» PASSAGE
-- START --

When it comes to getting hard data on questions such as how many seals there are, how fast are they growing, and what impact are they having on the fishery, water quality and ecosystem, all the questions have the same answer: We really don’t know.
Gordon Waring, who heads the seal research program for NOAA’s Northeast Fisheries Science Center, says, to date, there is no data to support claims that seals are having a significant impact on the local fishery. But, he adds, researchers don’t have the tools and data available to really say what the direct impact is.
He says finding funds to study seal populations has always been a battle. In the 1990s, when NOAA had more funds for studying protected species, right whales and other species got the bulk of the funding instead of seals. Now, he says, the seal priority has gone up at a time when federal funds in general have become tougher to obtain.
Waring says he is trying to obtain funding to count a backlog of aerial images that would provide a better count of just how many seals there are, and also to study seal pups to learn just how fast the population is growing.
So far, studies of seal feces have suggested seals are eating a broad array of fish and not just targeting groundfish, he says. But, he adds, if seals are only eating the bellies of groundfish and not bones such as the skull or backbone — as fishermen have suggested they do — then those fish would not show up in fecal studies. A better approach, says Waring, would be to study blubber core samples from seals, which would give researchers a larger history of their diet. But that requires an extensive program of capturing live seals and processing data, all of which — of course — requires funds.
“We’re working to try to obtain more funding,” says Waring. “There are a lot of stakeholders who have a lot of questions.”
Meanwhile, those waiting for Chatham’s recently healthy population of great white sharks to help thin the seal herd shouldn’t hold their breath.
Greg Skomal, the project leader of Massachusetts’ Shark Research Program, says while there is no data to back it up, it’s a pretty safe assumption that the increase in great white sharks is directly related to the number of seals in the area. And, he says, he does expect the seal population will plateau at some point. But it’s unlikely to be because of sharks.
“I don’t think they eat enough,” says Skomal.
Like seals, Skomal says, there is still lots we don’t know about shark behavior. But what research there is, he says, suggests that great white sharks — despite their fearsome reputation and huge size — generally only need to eat from once every couple of weeks to more than a month.
With seemingly no relief in sight, the growing conflict between fishermen and seals looks like it will continue, while researchers like Waring say there is no indication the region’s seal population has reached its capacity. It leaves fishermen like Our at a loss for what can be done. “Everybody talks about it,” says Our. “But nobody is going to grab that bull by the horns.”
Our says even if you took all the seals away tomorrow, it would likely take a decade for the groundfishery to return. With an already strained fishery and a public that has little stomach to take on an adorable, protected creature, the future of Chatham’s groundfishery seems dubious.
“If you’re trying to grow a field of corn,” says Our, “you can’t have a field filled with locusts.”

-- END --

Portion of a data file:
-- START --

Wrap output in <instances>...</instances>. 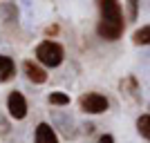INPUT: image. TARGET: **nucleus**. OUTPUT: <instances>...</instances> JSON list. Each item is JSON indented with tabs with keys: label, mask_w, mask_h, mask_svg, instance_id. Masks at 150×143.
<instances>
[{
	"label": "nucleus",
	"mask_w": 150,
	"mask_h": 143,
	"mask_svg": "<svg viewBox=\"0 0 150 143\" xmlns=\"http://www.w3.org/2000/svg\"><path fill=\"white\" fill-rule=\"evenodd\" d=\"M132 45H150V25L139 27L132 34Z\"/></svg>",
	"instance_id": "9"
},
{
	"label": "nucleus",
	"mask_w": 150,
	"mask_h": 143,
	"mask_svg": "<svg viewBox=\"0 0 150 143\" xmlns=\"http://www.w3.org/2000/svg\"><path fill=\"white\" fill-rule=\"evenodd\" d=\"M47 103H50V105H56V107H65V105H69V96L65 92H50Z\"/></svg>",
	"instance_id": "11"
},
{
	"label": "nucleus",
	"mask_w": 150,
	"mask_h": 143,
	"mask_svg": "<svg viewBox=\"0 0 150 143\" xmlns=\"http://www.w3.org/2000/svg\"><path fill=\"white\" fill-rule=\"evenodd\" d=\"M119 92L123 99L128 101H137L139 99V83L134 76H125V78H121L119 81Z\"/></svg>",
	"instance_id": "7"
},
{
	"label": "nucleus",
	"mask_w": 150,
	"mask_h": 143,
	"mask_svg": "<svg viewBox=\"0 0 150 143\" xmlns=\"http://www.w3.org/2000/svg\"><path fill=\"white\" fill-rule=\"evenodd\" d=\"M34 54H36V61L45 67H58L65 61V47L56 40H40Z\"/></svg>",
	"instance_id": "2"
},
{
	"label": "nucleus",
	"mask_w": 150,
	"mask_h": 143,
	"mask_svg": "<svg viewBox=\"0 0 150 143\" xmlns=\"http://www.w3.org/2000/svg\"><path fill=\"white\" fill-rule=\"evenodd\" d=\"M7 112H9V116L13 121H23L27 116L29 107H27V99L23 96V92H16V89L9 92V96H7Z\"/></svg>",
	"instance_id": "4"
},
{
	"label": "nucleus",
	"mask_w": 150,
	"mask_h": 143,
	"mask_svg": "<svg viewBox=\"0 0 150 143\" xmlns=\"http://www.w3.org/2000/svg\"><path fill=\"white\" fill-rule=\"evenodd\" d=\"M23 72H25L27 81L34 83V85H43V83H47V72H45V67H40L38 63L34 61H23Z\"/></svg>",
	"instance_id": "5"
},
{
	"label": "nucleus",
	"mask_w": 150,
	"mask_h": 143,
	"mask_svg": "<svg viewBox=\"0 0 150 143\" xmlns=\"http://www.w3.org/2000/svg\"><path fill=\"white\" fill-rule=\"evenodd\" d=\"M34 143H58V134L50 123H38L34 130Z\"/></svg>",
	"instance_id": "6"
},
{
	"label": "nucleus",
	"mask_w": 150,
	"mask_h": 143,
	"mask_svg": "<svg viewBox=\"0 0 150 143\" xmlns=\"http://www.w3.org/2000/svg\"><path fill=\"white\" fill-rule=\"evenodd\" d=\"M16 76V63L11 56H5L0 54V83H7Z\"/></svg>",
	"instance_id": "8"
},
{
	"label": "nucleus",
	"mask_w": 150,
	"mask_h": 143,
	"mask_svg": "<svg viewBox=\"0 0 150 143\" xmlns=\"http://www.w3.org/2000/svg\"><path fill=\"white\" fill-rule=\"evenodd\" d=\"M99 9V23H96V34L103 40H119L125 31V18L121 0H94Z\"/></svg>",
	"instance_id": "1"
},
{
	"label": "nucleus",
	"mask_w": 150,
	"mask_h": 143,
	"mask_svg": "<svg viewBox=\"0 0 150 143\" xmlns=\"http://www.w3.org/2000/svg\"><path fill=\"white\" fill-rule=\"evenodd\" d=\"M137 132L146 141H150V114H141L137 118Z\"/></svg>",
	"instance_id": "10"
},
{
	"label": "nucleus",
	"mask_w": 150,
	"mask_h": 143,
	"mask_svg": "<svg viewBox=\"0 0 150 143\" xmlns=\"http://www.w3.org/2000/svg\"><path fill=\"white\" fill-rule=\"evenodd\" d=\"M96 143H114V137H112V134H101Z\"/></svg>",
	"instance_id": "14"
},
{
	"label": "nucleus",
	"mask_w": 150,
	"mask_h": 143,
	"mask_svg": "<svg viewBox=\"0 0 150 143\" xmlns=\"http://www.w3.org/2000/svg\"><path fill=\"white\" fill-rule=\"evenodd\" d=\"M56 34H58V25L45 27V36H47V40H52V36H56Z\"/></svg>",
	"instance_id": "13"
},
{
	"label": "nucleus",
	"mask_w": 150,
	"mask_h": 143,
	"mask_svg": "<svg viewBox=\"0 0 150 143\" xmlns=\"http://www.w3.org/2000/svg\"><path fill=\"white\" fill-rule=\"evenodd\" d=\"M79 107L85 114H103L108 112L110 101H108V96H103L99 92H85L79 96Z\"/></svg>",
	"instance_id": "3"
},
{
	"label": "nucleus",
	"mask_w": 150,
	"mask_h": 143,
	"mask_svg": "<svg viewBox=\"0 0 150 143\" xmlns=\"http://www.w3.org/2000/svg\"><path fill=\"white\" fill-rule=\"evenodd\" d=\"M123 7H125V20H137V16H139V0H125L123 2Z\"/></svg>",
	"instance_id": "12"
}]
</instances>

-- END --

» JOB A
Answer these questions using the seal article:
(i) Who heads the seal research program for NOAA's Northeast Fisheries Science Center?
(ii) According to Skomal, how often do great white sharks generally need to eat?
(iii) How long does Our say it would likely take the groundfishery to return if all the seals were taken away?
» JOB B
Output the part of the seal article word for word, beginning at the words "When it comes" and stopping after "really don’t know.".
Rely on the seal article alone when responding.

» FULL SOLUTION A
(i) Gordon Waring
(ii) From once every couple of weeks to more than a month
(iii) A decade

» FULL SOLUTION B
When it comes to getting hard data on questions such as how many seals there are, how fast are they growing, and what impact are they having on the fishery, water quality and ecosystem, all the questions have the same answer: We really don’t know.